In May, voters will elect four individuals to the Amarillo City Council, a mayor, four school district trustees and three college district trustees. Those in Canyon also have an election at the same time, deciding the next batch of four city commissioners, a mayor and several seats on the Canyon school board. While elections come and go every year, this particular election has many intriguing elements.
For the Amarillo ISD Board, there has been real debate recently regarding whether or not trustees are truly considering the opinions of taxpayers in North Amarillo and in East Amarillo. For the Amarillo College Board of Regents, tax and spending questions loom into the next legislative session, and for the Amarillo City Council, there’s too much to list here. From the arrest of a citizen for clapping, to simple policy regarding animal management, there are many important factors that could decide that election.
It is worth noting that not one of the boards or entities is more important than another. Each of these entities decides important tax and policy questions. Each of these entities has a duty to represent citizens.

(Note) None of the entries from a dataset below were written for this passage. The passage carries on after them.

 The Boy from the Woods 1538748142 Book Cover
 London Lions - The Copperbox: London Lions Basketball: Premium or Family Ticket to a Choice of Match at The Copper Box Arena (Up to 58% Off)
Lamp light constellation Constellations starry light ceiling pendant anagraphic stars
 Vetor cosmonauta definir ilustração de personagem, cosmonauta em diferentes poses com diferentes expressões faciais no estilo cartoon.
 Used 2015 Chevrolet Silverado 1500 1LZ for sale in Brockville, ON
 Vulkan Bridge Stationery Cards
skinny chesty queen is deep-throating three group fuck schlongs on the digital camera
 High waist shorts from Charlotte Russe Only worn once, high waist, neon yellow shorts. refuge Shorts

And, in some cases, each of these entities have failed in their responsibilities to citizens, in some way or another.
This is not to say every member of each of these bodies have failed the voters and citizens of Amarillo. For some of these entities, individual members have taken stands against bad decisions. But, most of the time, members of various elected bodies are content letting chances to do the right thing slip away, all while looking ahead to the next re-election campaign.

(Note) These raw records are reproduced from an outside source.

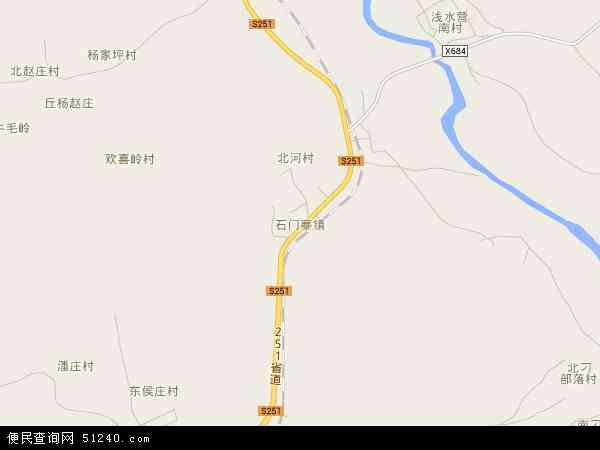 中国河北省秦皇岛市抚宁县石门寨镇地图(卫星地图)
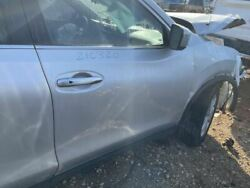 Passenger Right Front Door Electric Fits 14-19 Rogue 527660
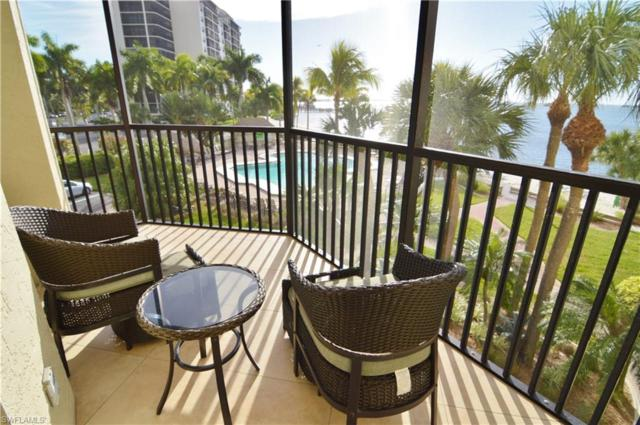 17080 Harbour Pointe Dr #211, Fort Myers, FL 33908 (MLS #219026133) :: The Naples Beach And Homes Team/MVP Realty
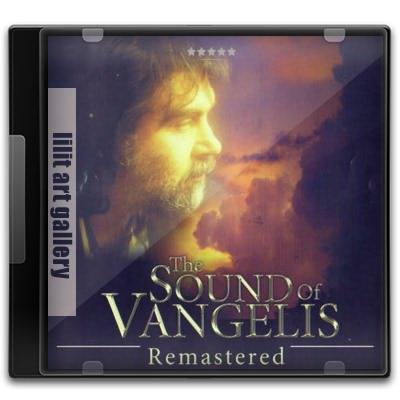 """آلبوم موسیقی بیکلام، آهنگ های خاطره انگیز از ونگلیس """"The Sound Of Vangelis"""""""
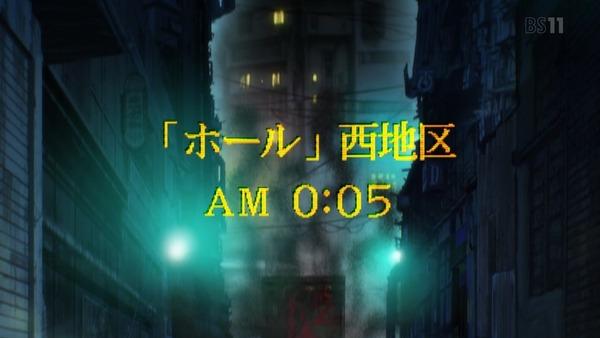 「ドロヘドロ」第3話感想 画像  (19)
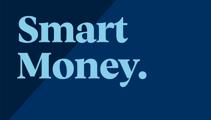 Smart Money: James Fitzgerald's journey to wealth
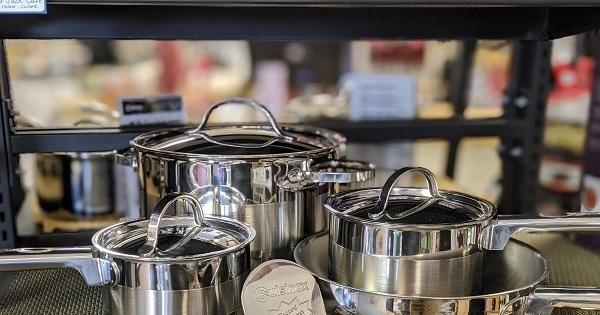 Concours Gagnez un ensemble de casseroles 7 pièces CUISINOX d'une valeur de 339,99$!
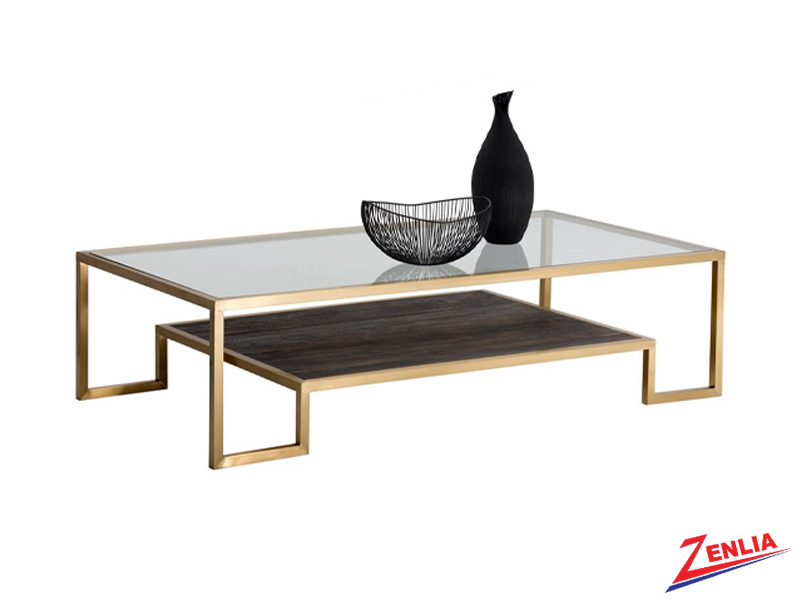 Carv Coffee Table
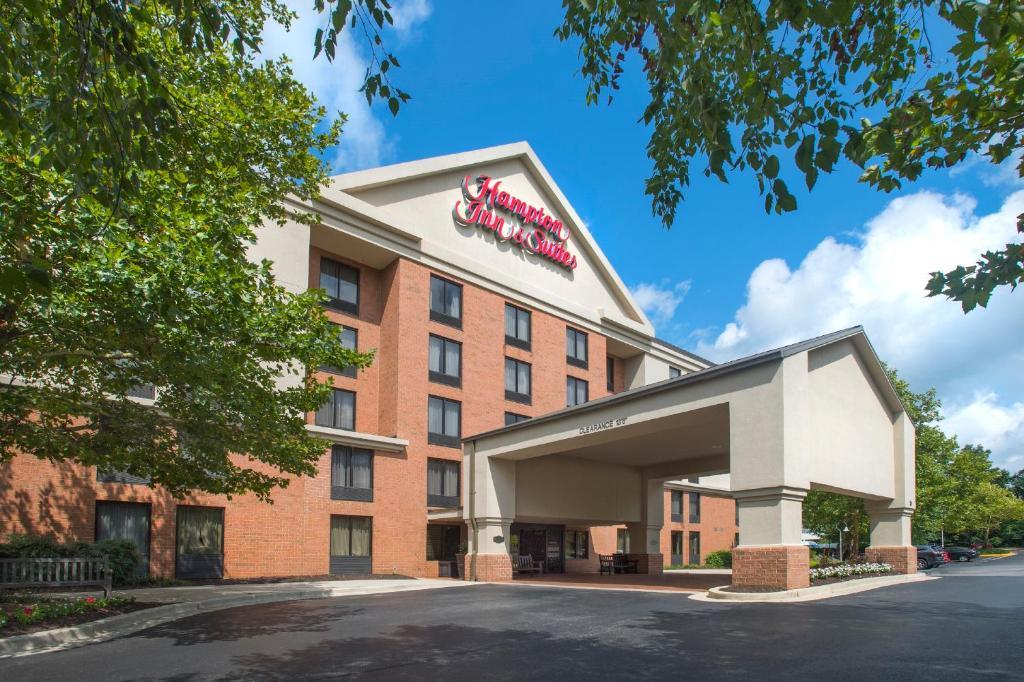Hampton Inn Suites Annapolis Annapolis Tarifs 2019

I would encourage every person reading this article to consider making a bid for office next year. Certain incumbents, such as Amarillo ISD trustee John Betancourt, could count on my support if they choose to run for re-election. Other incumbents should be replaced by voters. However, in each of these cases, voters will have to weigh all of the factors when considering their votes.

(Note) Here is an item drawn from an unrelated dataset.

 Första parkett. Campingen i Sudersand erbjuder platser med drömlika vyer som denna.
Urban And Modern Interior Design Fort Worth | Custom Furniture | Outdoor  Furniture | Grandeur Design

If you feel that a change is needed among any of these entities, consider making a bid for office this year. Locally, a candidate academy is currently accepting applicants (https://www.facebook.com/Local-Candidates-Academy-283879805672936/). Resources are also available through various statewide parties, and from other advocacy groups. This is not to say you must follow this route to run. Running for office is just as easy as turning in a form and your filing fee. You could even reach out to us at email@example.com and we will help provide you with election information and resources about running for office.
So, with real opportunities for change coming in 2019, every person who is interested in serving their community should consider making a run for office. Amarillo is counting on principled individuals to stand up and make a difference. Filing begins in January, so please start thinking about it now. Amarillo is counting on you.